Who is Lurking Outside the Exchange House?
Many, many years ago, after a nice evening as I was kissing her, she screamed. “What’s the matter?” I asked. “The window! The window!” she said holding me. “Someone is looking in the window!” I thought I heard things. I dragged her into the hall and then exited out the front door. I checked the bushes and the driveway. No one by the street. As I returned to the house, I could still see the fright in her eyes. I wasn’t too calm either. Thus, in a small way I had some perspective of someone intruding into a private moment.
In Exchange house artist Mattie Summers is in Arizona. She leads a comfortable life but her marriage is not longer viable. He husband John is on the road for extended periods, leaving here alone in her desert home. But this story is not about Mattie and the desert home. It about leaving the area and leaving John behind to go on vacation. When King John pulls into the desert abode he treats Mattie with incredible abuse. Yet when his district manger calls John becomes accommodating and full of flattery, retrieving reports and evaluating the company. An argument ensues between John and Mattie resulting in John speeding off the property.

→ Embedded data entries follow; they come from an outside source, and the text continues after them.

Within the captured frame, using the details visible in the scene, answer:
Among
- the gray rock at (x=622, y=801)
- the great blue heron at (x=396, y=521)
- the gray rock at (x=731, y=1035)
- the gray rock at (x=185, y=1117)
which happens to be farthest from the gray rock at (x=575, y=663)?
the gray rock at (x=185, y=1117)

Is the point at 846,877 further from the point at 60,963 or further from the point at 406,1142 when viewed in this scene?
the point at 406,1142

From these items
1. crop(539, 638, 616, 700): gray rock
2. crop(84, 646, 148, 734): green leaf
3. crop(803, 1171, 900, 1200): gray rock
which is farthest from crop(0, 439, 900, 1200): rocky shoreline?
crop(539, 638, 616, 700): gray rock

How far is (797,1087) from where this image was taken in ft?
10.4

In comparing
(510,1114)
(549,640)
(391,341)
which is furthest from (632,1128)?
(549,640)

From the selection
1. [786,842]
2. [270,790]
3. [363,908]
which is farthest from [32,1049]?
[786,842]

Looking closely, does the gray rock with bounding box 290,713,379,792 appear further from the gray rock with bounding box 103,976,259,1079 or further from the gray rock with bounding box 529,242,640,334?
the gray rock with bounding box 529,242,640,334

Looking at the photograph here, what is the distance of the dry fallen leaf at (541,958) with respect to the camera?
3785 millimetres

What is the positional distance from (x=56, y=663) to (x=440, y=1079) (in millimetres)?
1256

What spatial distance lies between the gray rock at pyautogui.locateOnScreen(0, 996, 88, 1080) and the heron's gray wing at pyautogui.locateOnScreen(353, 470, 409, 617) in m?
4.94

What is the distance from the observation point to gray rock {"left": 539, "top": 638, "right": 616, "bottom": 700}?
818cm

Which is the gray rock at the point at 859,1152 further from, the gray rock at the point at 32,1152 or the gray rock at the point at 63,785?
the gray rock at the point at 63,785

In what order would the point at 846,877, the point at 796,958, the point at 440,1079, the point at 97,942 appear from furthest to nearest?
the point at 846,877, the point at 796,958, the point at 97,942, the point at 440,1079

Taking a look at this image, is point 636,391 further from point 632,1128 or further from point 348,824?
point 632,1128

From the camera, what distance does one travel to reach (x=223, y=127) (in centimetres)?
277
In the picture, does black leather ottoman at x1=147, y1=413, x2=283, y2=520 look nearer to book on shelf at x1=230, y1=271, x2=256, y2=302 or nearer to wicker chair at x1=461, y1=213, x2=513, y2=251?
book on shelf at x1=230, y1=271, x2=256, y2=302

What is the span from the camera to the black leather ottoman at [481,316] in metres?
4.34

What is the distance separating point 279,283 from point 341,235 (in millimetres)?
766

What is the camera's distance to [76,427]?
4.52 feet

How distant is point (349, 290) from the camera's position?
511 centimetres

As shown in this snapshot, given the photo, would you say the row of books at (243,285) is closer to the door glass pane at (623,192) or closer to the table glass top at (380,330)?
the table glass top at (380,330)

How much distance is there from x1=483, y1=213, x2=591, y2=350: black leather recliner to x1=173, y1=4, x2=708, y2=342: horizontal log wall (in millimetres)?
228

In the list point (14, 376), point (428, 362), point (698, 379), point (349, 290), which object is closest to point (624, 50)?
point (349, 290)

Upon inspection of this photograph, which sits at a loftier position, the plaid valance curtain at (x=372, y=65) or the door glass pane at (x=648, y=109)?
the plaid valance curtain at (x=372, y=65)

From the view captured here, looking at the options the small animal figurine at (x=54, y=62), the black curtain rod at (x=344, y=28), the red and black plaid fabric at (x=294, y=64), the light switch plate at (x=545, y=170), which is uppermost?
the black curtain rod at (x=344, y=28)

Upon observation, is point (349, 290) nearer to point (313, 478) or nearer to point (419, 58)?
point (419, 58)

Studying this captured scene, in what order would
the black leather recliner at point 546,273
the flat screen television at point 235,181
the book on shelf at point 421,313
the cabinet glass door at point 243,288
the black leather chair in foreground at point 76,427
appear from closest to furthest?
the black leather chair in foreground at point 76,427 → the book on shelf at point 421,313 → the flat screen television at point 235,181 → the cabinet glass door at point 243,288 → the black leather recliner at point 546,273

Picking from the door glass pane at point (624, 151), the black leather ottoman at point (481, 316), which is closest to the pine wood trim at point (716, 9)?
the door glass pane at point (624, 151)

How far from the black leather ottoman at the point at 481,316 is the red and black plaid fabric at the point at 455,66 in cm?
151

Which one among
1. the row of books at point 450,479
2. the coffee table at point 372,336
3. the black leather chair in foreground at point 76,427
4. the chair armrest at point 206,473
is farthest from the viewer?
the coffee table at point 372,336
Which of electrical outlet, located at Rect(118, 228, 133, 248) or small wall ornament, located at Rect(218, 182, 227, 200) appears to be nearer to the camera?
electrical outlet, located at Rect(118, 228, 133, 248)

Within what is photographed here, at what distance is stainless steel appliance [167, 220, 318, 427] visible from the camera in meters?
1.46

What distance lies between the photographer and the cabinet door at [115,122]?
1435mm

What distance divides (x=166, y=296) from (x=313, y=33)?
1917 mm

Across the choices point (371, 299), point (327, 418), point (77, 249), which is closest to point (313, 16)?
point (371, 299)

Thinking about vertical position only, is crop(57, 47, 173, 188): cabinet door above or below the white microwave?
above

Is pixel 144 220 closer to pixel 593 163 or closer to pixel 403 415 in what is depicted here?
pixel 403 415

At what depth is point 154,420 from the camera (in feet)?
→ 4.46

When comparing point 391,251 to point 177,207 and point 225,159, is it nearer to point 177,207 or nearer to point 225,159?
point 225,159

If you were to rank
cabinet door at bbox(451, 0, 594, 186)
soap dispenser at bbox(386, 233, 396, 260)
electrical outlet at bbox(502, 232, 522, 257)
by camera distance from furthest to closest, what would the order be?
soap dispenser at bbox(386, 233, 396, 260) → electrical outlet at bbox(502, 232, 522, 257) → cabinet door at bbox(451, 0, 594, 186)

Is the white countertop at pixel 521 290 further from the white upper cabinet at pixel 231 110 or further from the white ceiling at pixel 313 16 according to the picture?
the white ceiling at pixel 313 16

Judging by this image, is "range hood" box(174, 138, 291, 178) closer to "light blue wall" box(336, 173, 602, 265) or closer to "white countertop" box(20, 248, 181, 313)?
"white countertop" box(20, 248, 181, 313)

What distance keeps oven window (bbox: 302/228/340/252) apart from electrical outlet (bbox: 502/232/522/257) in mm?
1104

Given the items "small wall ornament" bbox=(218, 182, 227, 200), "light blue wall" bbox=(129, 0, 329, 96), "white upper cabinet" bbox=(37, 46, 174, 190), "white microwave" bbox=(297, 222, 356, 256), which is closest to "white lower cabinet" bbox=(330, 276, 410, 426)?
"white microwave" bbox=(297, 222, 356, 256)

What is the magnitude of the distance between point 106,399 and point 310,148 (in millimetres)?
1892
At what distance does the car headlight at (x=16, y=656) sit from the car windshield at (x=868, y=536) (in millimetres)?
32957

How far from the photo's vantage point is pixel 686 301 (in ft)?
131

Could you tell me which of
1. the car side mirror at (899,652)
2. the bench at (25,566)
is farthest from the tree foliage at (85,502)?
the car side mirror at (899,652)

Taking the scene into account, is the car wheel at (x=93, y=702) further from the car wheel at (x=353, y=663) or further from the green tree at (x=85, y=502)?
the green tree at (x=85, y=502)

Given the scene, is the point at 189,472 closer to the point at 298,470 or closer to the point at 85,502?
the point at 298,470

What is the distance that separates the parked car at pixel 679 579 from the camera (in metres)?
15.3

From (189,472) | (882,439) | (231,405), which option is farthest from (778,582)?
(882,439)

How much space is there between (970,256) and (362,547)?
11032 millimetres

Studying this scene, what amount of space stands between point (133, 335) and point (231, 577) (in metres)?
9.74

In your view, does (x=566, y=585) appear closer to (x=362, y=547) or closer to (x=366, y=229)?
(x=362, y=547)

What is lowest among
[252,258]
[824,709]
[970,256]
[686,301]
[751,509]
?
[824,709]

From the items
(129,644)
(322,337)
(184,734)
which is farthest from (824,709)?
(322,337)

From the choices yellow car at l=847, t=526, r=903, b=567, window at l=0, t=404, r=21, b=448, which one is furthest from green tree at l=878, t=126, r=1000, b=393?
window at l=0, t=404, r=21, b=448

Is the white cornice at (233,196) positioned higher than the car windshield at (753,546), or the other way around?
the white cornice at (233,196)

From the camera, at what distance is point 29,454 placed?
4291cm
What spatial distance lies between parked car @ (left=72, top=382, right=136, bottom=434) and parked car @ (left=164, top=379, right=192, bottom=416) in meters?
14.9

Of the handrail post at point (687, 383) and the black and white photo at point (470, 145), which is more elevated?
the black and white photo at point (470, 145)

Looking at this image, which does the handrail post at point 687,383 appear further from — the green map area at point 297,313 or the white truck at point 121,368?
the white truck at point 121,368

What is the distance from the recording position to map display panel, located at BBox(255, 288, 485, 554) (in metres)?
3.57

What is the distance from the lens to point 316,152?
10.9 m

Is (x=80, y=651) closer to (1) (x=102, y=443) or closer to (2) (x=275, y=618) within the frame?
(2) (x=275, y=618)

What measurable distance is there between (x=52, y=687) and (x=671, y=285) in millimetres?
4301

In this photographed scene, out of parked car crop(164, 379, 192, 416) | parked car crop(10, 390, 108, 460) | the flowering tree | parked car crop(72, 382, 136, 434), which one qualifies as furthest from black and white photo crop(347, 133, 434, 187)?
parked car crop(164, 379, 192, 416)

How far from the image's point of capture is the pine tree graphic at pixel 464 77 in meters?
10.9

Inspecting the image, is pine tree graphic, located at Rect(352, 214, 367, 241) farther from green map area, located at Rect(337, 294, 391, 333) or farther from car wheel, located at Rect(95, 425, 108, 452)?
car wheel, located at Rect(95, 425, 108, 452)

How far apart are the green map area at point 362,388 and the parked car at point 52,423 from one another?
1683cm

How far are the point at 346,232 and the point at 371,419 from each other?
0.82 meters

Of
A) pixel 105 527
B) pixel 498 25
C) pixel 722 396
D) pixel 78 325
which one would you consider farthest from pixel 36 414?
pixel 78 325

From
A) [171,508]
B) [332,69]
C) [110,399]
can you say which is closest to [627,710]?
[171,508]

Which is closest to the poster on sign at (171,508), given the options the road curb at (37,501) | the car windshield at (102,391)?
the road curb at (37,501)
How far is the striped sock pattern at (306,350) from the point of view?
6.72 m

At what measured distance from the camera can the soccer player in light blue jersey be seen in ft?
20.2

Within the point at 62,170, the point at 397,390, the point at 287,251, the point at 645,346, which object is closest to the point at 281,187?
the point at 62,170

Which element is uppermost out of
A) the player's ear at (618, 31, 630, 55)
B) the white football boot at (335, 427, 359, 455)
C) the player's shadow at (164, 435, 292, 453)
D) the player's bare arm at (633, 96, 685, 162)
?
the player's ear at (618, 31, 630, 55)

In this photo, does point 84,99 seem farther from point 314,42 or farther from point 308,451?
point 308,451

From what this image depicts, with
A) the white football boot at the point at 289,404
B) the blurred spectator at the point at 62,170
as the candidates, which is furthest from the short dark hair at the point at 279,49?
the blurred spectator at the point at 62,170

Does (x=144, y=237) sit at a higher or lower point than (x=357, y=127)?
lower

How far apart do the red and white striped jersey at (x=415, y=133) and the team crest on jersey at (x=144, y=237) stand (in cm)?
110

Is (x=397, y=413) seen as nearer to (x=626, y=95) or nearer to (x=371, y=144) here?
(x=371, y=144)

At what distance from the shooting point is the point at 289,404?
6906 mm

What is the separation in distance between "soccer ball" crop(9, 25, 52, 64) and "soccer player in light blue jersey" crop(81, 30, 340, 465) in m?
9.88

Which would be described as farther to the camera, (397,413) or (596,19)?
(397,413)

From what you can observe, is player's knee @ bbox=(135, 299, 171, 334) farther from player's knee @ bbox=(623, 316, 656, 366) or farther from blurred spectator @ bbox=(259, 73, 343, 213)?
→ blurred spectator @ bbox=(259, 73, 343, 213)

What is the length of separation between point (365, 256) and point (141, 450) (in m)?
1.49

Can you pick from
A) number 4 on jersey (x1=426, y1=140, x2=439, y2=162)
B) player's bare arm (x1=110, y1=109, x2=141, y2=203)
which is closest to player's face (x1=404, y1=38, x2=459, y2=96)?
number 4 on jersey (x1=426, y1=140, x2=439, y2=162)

Chapter One Exchange House
It all sounds simple enough. Arrange with another person to exchange homes in different geographic areas. Her best friend DR from her hair saloon likes the idea and Mattie of off to Maine. Seems like a nice little town, Rexford, Maine but there are indicators as story progresses that there might be some people in the town that may not want her at the Exchange House. The property management guy Daniel McCabe is good looking but there is something that’s off with this man. Another man a long-haired mechanic is mouthy and doesn’t like her. Many people wonder what this outsider is doing in town.
Exchange House-Chapter Three
Hitchcock on TV-Nothing more scary than the use of the imagination in an isolated setting.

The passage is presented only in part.